Dataset excerpts
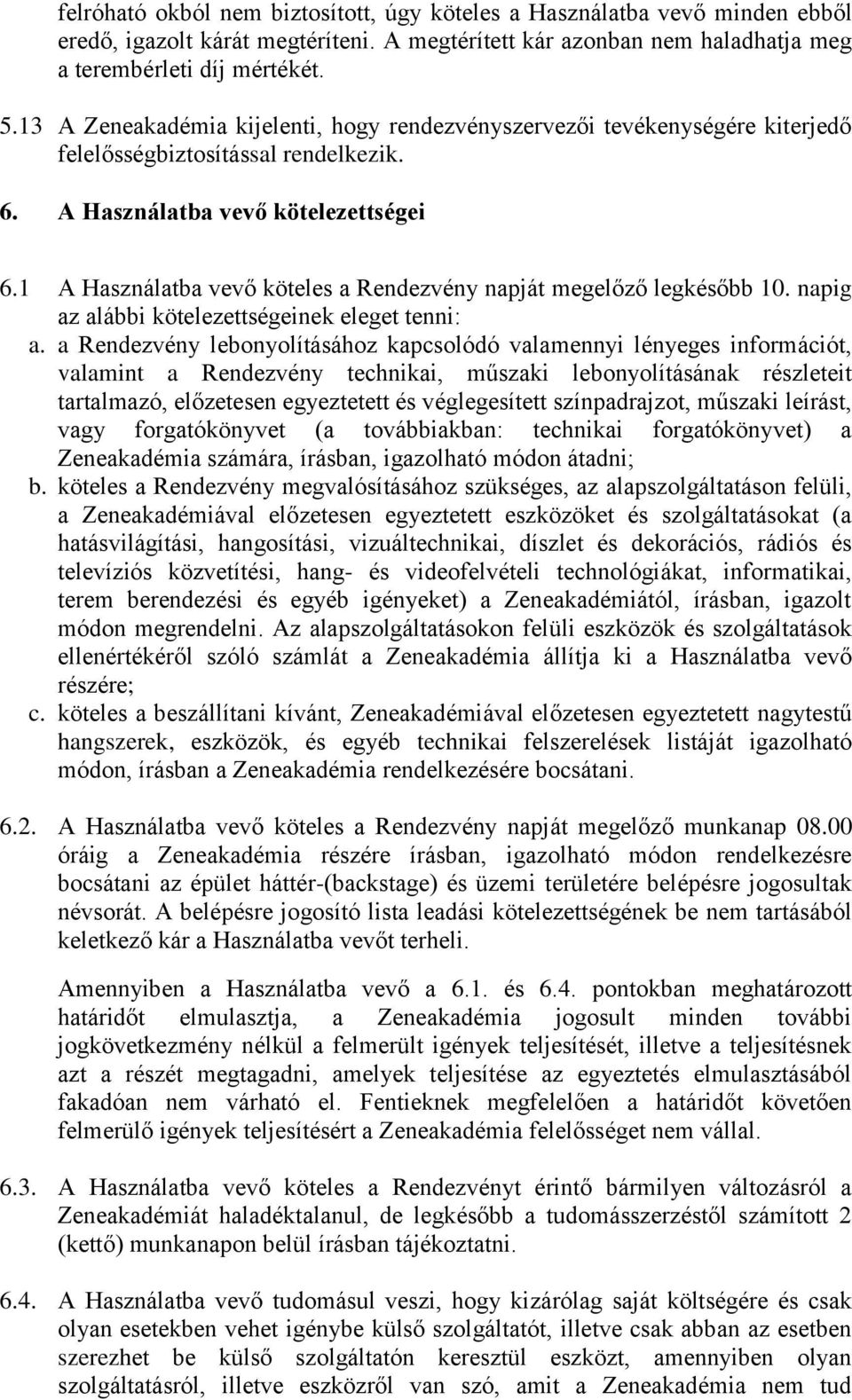 felróható okból nem biztosított, úgy köteles a Használatba vevő minden ebből eredő, igazolt kárát megtéríteni. A megtérített kár azonban nem haladhatja meg a terembérleti díj mértékét.

5.13 A Zeneakadémia kijelenti, hogy rendezvényszervezői tevékenységére kiterjedő felelősségbiztosítással rendelkezik.

6. A Használatba vevő kötelezettségei

6.1 A Használatba vevő köteles a Rendezvény napját megelőző legkésőbb 10. napig az alábbi kötelezettségeinek eleget tenni:

a. a Rendezvény lebonyolításához kapcsolódó valamennyi lényeges információt, valamint a Rendezvény technikai, műszaki lebonyolításának részleteit tartalmazó, előzetesen egyeztetett és véglegesített színpadrajzot, műszaki leírást, vagy forgatókönyvet (a továbbiakban: technikai forgatókönyvet) a Zeneakadémia számára, írásban, igazolható módon átadni;

b. köteles a Rendezvény megvalósításához szükséges, az alapszolgáltatáson felüli, a Zeneakadémiával előzetesen egyeztetett eszközöket és szolgáltatásokat (a hatásvilágítási, hangosítási, vizuáltechnikai, díszlet és dekorációs, rádiós és televíziós közvetítési, hang- és videofelvételi technológiákat, informatikai, terem berendezési és egyéb igényeket) a Zeneakadémiától, írásban, igazolt módon megrendelni. Az alapszolgáltatásokon felüli eszközök és szolgáltatások ellenértékéről szóló számlát a Zeneakadémia állítja ki a Használatba vevő részére;

c. köteles a beszállítani kívánt, Zeneakadémiával előzetesen egyeztetett nagytestű hangszerek, eszközök, és egyéb technikai felszerelések listáját igazolható módon, írásban a Zeneakadémia rendelkezésére bocsátani.

6.2. A Használatba vevő köteles a Rendezvény napját megelőző munkanap 08.00 óráig a Zeneakadémia részére írásban, igazolható módon rendelkezésre bocsátani az épület háttér-(backstage) és üzemi területére belépésre jogosultak névsorát. A belépésre jogosító lista leadási kötelezettségének be nem tartásából keletkező kár a Használatba vevőt terheli.

Amennyiben a Használatba vevő a 6.1. és 6.4. pontokban meghatározott határidőt elmulasztja, a Zeneakadémia jogosult minden további jogkövetkezmény nélkül a felmerült igények teljesítését, illetve a teljesítésnek azt a részét megtagadni, amelyek teljesítése az egyeztetés elmulasztásából fakadóan nem várható el. Fentieknek megfelelően a határidőt követően felmerülő igények teljesítésért a Zeneakadémia felelősséget nem vállal.

6.3. A Használatba vevő köteles a Rendezvényt érintő bármilyen változásról a Zeneakadémiát haladéktalanul, de legkésőbb a tudomásszerzéstől számított 2 (kettő) munkanapon belül írásban tájékoztatni.

6.4. A Használatba vevő tudomásul veszi, hogy kizárólag saját költségére és csak olyan esetekben vehet igénybe külső szolgáltatót, illetve csak abban az esetben szerezhet be külső szolgáltatón keresztül eszközt, amennyiben olyan szolgáltatásról, illetve eszközről van szó, amit a Zeneakadémia nem tud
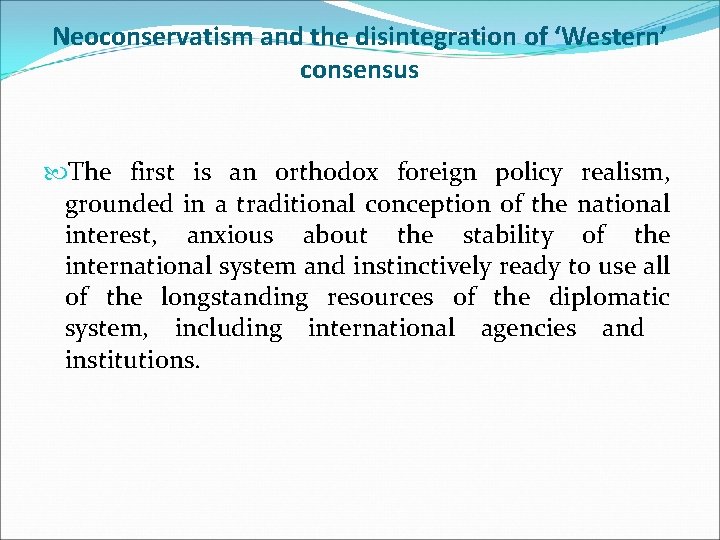 Neoconservatism and the disintegration of 'Western' consensus

The first is an orthodox foreign policy realism, grounded in a traditional conception of the national interest, anxious about the stability of the international system and instinctively ready to use all of the longstanding resources of the diplomatic system, including international agencies and institutions.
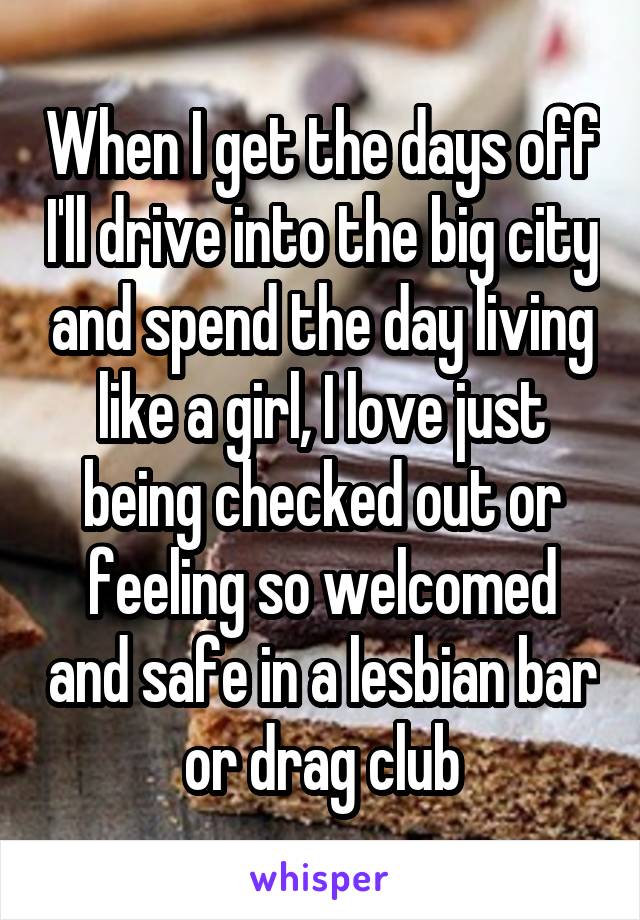 When I get the days off I'll drive into the big city and spend the day living like a girl, I love just being checked out or feeling so welcomed and safe in a lesbian bar or drag club

whisper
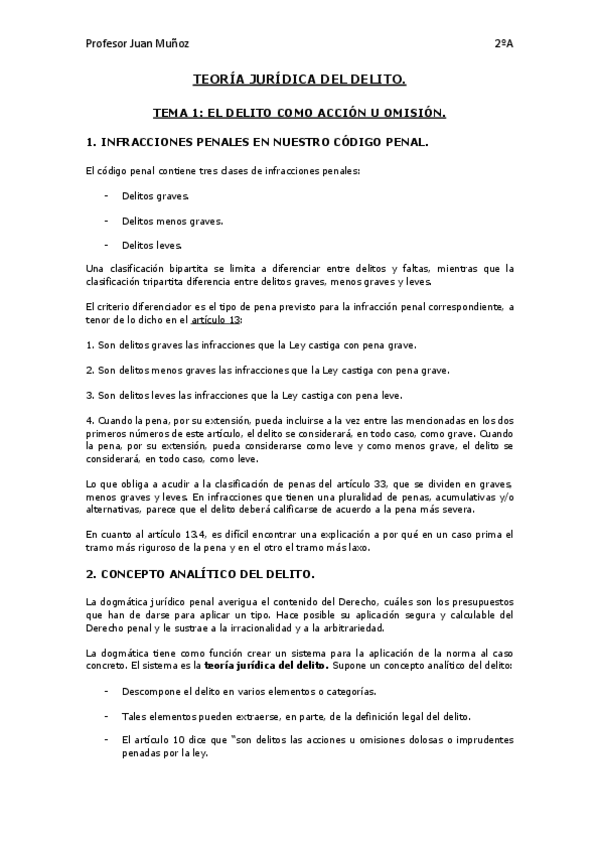 Profesor Juan Muñoz 2ºA

TEORÍA JURÍDICA DEL DELITO.

TEMA 1: EL DELITO COMO ACCIÓN U OMISIÓN.

1. INFRACCIONES PENALES EN NUESTRO CÓDIGO PENAL.

El código penal contiene tres clases de infracciones penales:

- Delitos graves.
- Delitos menos graves.
- Delitos leves.

Una clasificación bipartita se limita a diferenciar entre delitos y faltas, mientras que la clasificación tripartita diferencia entre delitos graves, menos graves y leves.

El criterio diferenciador es el tipo de pena previsto para la infracción penal correspondiente, a tenor de lo dicho en el artículo 13:

1. Son delitos graves las infracciones que la Ley castiga con pena grave.

2. Son delitos menos graves las infracciones que la Ley castiga con pena grave.

3. Son delitos leves las infracciones que la Ley castiga con pena leve.

4. Cuando la pena, por su extensión, pueda incluirse a la vez entre las mencionadas en los dos primeros números de este artículo, el delito se considerará, en todo caso, como grave. Cuando la pena, por su extensión, pueda considerarse como leve y como menos grave, el delito se considerará, en todo caso, como leve.

Lo que obliga a acudir a la clasificación de penas del artículo 33, que se dividen en graves, menos graves y leves. En infracciones que tienen una pluralidad de penas, acumulativas y/o alternativas, parece que el delito deberá calificarse de acuerdo a la pena más severa.

En cuanto al artículo 13.4, es difícil encontrar una explicación a por qué en un caso prima el tramo más riguroso de la pena y en el otro el tramo más laxo.

2. CONCEPTO ANALÍTICO DEL DELITO.

La dogmática jurídico penal averigua el contenido del Derecho, cuáles son los presupuestos que han de darse para aplicar un tipo. Hace posible su aplicación segura y calculable del Derecho penal y le sustrae a la irracionalidad y a la arbitrariedad.

La dogmática tiene como función crear un sistema para la aplicación de la norma al caso concreto. El sistema es la teoría jurídica del delito. Supone un concepto analítico del delito:

- Descompone el delito en varios elementos o categorías.
- Tales elementos pueden extraerse, en parte, de la definición legal del delito.
- El artículo 10 dice que "son delitos las acciones u omisiones dolosas o imprudentes penadas por la ley.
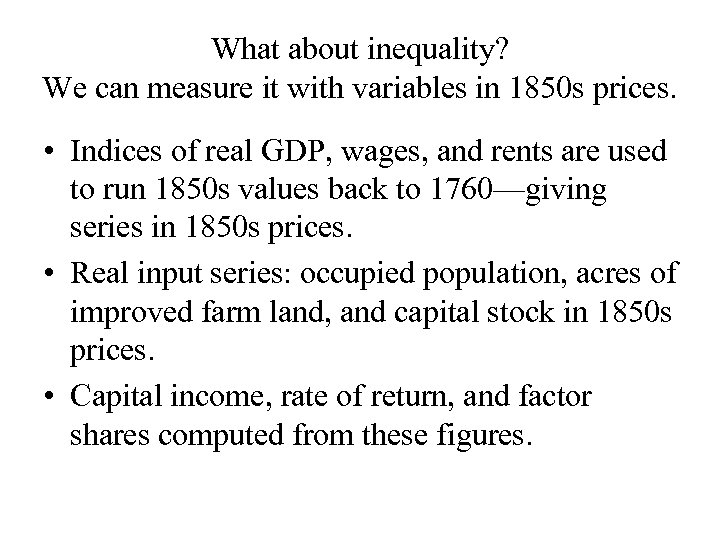 What about inequality?
We can measure it with variables in 1850s prices.

• Indices of real GDP, wages, and rents are used to run 1850s values back to 1760—giving series in 1850s prices.
• Real input series: occupied population, acres of improved farm land, and capital stock in 1850s prices.
• Capital income, rate of return, and factor shares computed from these figures.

Task goal:
All lines from the start of the entries through the one with "5.13 A Zeneakadémia" are to be output exactly; omit the pictures.

Reply:
 felróható okból nem biztosított, úgy köteles a Használatba vevő minden ebből eredő, igazolt kárát megtéríteni. A megtérített kár azonban nem haladhatja meg a terembérleti díj mértékét.

5.13 A Zeneakadémia kijelenti, hogy rendezvényszervezői tevékenységére kiterjedő felelősségbiztosítással rendelkezik.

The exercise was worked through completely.